Open utterances-bot opened 3 years ago
How can I get the sensitivity after last_fit
?
@SimonMontfort You can pass a metric_set()
to last_fit()
with whatever metrics you need.
What does the finalize() function do?
xgb_grid <- grid_latin_hypercube(
tree_depth(),
min_n(),
loss_reduction(),
sample_size = sample_prop(),
finalize(mtry(), vb_train),
learn_rate(),
size = 30
)
xgb_grid
@nvelden You can read more about that here, but briefly, it determines what appropriate values are for, say, mtry
based on your real data.
Hello, thank you for the tutorial! Am I right in thinking that if you had a recipe step that created more features e.g. a step_dummy() the finalize(mtry(), vb_train) would need to be something like finalize(mtry(), juice(my_recipe %>% prep())) to capture the extra columns created by the recipe?
@stepbystepdatascience Yes, you can do something like that, or use the functions in tidymodels that support finding the right value; these may be easier to use or help you avoid making mistakes. You can also pass in something like grid = 30
to tune_grid()
, which will then automatically handle finding good/correct ranges for parameters like mtry
.
Hi Julia.
Thank you very much for your videos and all the codes ! I really love them and im learning a lot from them!
Can i ask you a question plz ? I am using this code:
xgb_spec <-
boost_tree(
trees = 300,
mtry = 2,
) %>%
set_engine("xgboost",
nrounds = 20,
max_depth = 2,
gamma = 1) %>%
set_mode("classification")
# workflow
xgb_wf <-
workflow() %>%
add_recipe(rcp) %>%
add_model(xgb_spec)
and when i fit the model i get this warning:
Warning: The following arguments cannot be manually modified and were removed: max_depth, nrounds, gamma.
Is there any way to set these arguments manually ?
Thank you!

▸ Dataset entries

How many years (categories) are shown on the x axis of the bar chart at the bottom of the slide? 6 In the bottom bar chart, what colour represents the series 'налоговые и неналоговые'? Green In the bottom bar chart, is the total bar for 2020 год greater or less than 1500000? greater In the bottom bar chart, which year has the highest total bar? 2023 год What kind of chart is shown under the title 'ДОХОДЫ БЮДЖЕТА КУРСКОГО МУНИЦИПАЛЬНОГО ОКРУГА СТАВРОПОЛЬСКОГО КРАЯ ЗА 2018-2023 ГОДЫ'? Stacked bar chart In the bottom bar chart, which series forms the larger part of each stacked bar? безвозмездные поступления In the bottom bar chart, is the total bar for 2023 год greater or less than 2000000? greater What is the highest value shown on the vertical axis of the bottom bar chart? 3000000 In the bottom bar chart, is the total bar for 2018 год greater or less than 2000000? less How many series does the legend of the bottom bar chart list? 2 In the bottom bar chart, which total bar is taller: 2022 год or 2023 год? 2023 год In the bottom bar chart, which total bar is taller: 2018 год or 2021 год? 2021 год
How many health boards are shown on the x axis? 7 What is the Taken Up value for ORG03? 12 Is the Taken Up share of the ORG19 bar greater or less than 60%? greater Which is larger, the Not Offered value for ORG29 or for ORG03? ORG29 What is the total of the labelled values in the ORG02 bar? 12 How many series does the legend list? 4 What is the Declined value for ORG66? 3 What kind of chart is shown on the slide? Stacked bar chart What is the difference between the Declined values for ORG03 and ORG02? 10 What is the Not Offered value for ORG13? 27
--
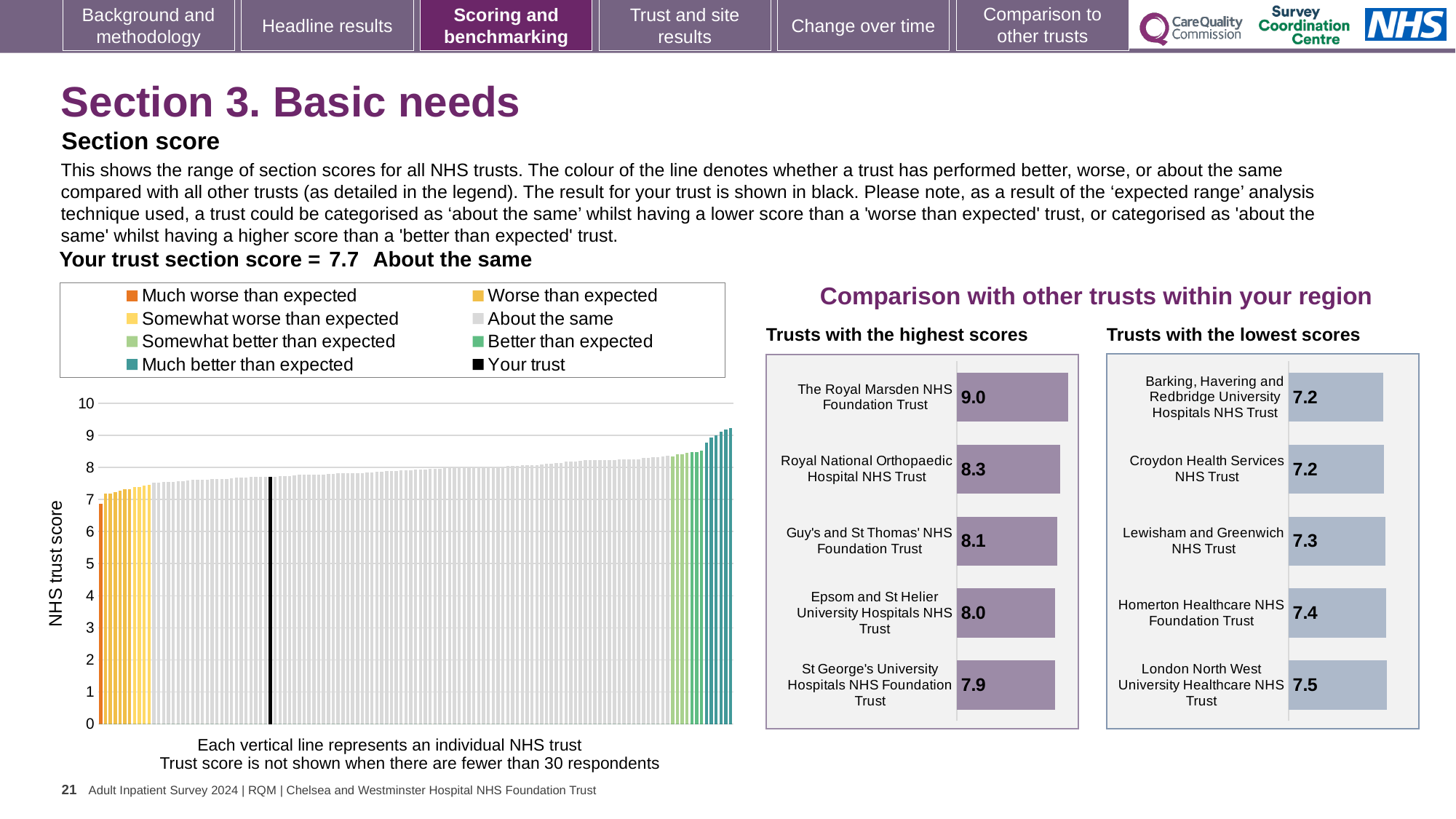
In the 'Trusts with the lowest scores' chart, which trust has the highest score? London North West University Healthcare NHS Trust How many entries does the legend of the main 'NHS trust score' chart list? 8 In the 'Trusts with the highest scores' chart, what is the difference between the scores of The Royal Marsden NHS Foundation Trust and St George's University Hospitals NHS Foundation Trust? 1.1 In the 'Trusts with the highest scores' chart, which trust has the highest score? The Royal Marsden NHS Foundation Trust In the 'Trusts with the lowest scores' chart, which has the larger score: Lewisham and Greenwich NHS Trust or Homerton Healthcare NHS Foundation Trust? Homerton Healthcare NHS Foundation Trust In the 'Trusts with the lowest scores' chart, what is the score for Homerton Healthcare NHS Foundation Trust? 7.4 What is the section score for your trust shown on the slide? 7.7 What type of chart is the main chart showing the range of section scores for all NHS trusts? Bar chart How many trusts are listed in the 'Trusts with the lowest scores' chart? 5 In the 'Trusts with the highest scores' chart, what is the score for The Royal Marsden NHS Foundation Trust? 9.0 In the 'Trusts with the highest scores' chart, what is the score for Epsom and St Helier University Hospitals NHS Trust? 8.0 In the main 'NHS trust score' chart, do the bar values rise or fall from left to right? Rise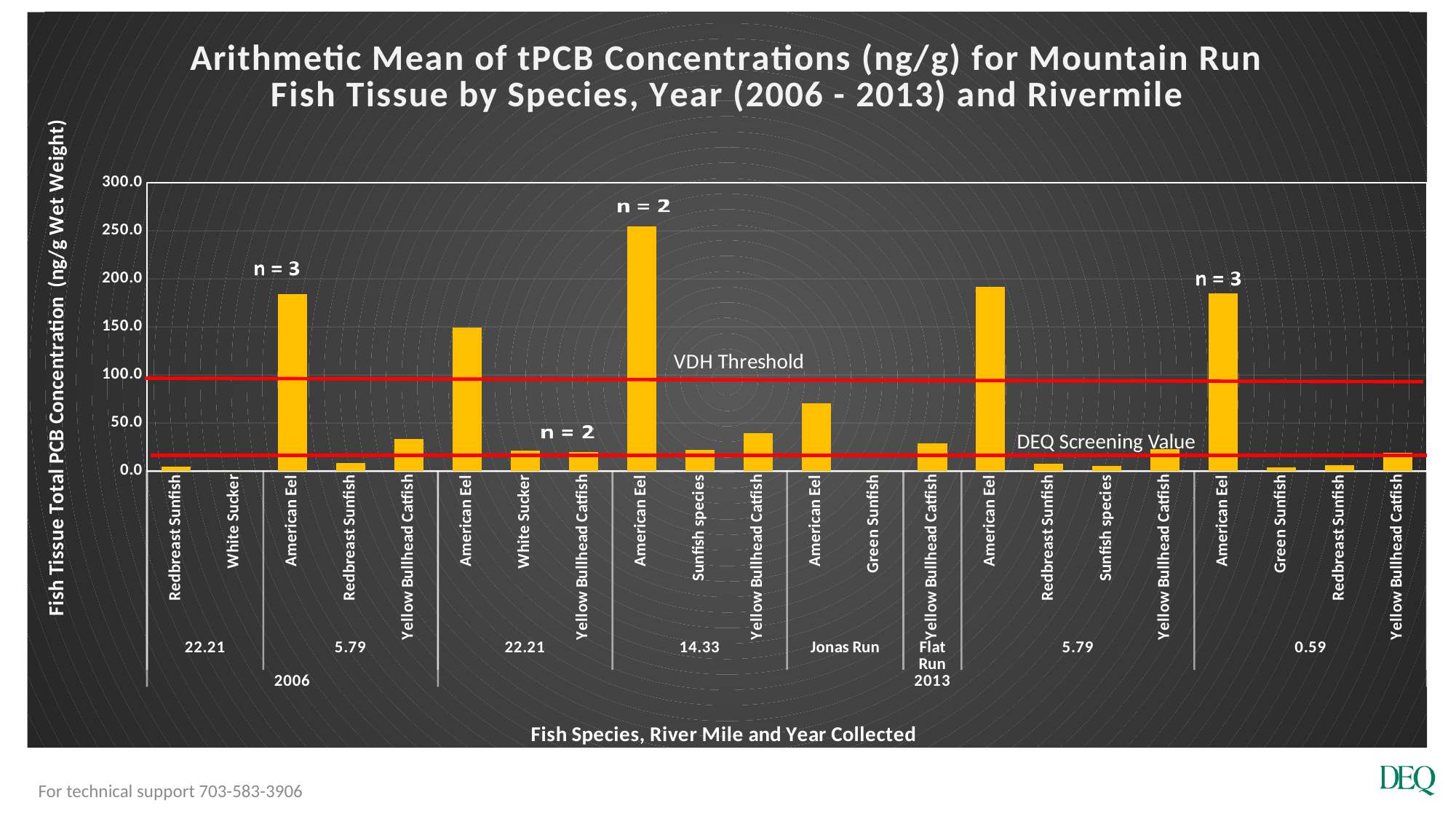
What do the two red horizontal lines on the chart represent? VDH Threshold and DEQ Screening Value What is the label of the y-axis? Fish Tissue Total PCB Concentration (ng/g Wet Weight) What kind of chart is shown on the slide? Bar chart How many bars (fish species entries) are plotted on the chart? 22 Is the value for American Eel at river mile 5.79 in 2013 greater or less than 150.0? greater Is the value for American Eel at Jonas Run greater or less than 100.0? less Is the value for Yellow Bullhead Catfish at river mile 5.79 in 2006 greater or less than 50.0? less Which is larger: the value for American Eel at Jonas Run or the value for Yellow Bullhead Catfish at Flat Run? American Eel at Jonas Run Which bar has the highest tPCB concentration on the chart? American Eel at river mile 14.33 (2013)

▸ Complete the following
1/ According to the forum thread, which arguments did the warning say were removed when the model was fit?
2/ Write out the part of the forum thread from "Hello, thank you" to "by the recipe?".
The items have no connection to the forum thread.

▸ Expected results
1/ max_depth, nrounds, and gamma

2/
Hello, thank you for the tutorial! Am I right in thinking that if you had a recipe step that created more features e.g. a step_dummy() the finalize(mtry(), vb_train) would need to be something like finalize(mtry(), juice(my_recipe %>% prep())) to capture the extra columns created by the recipe?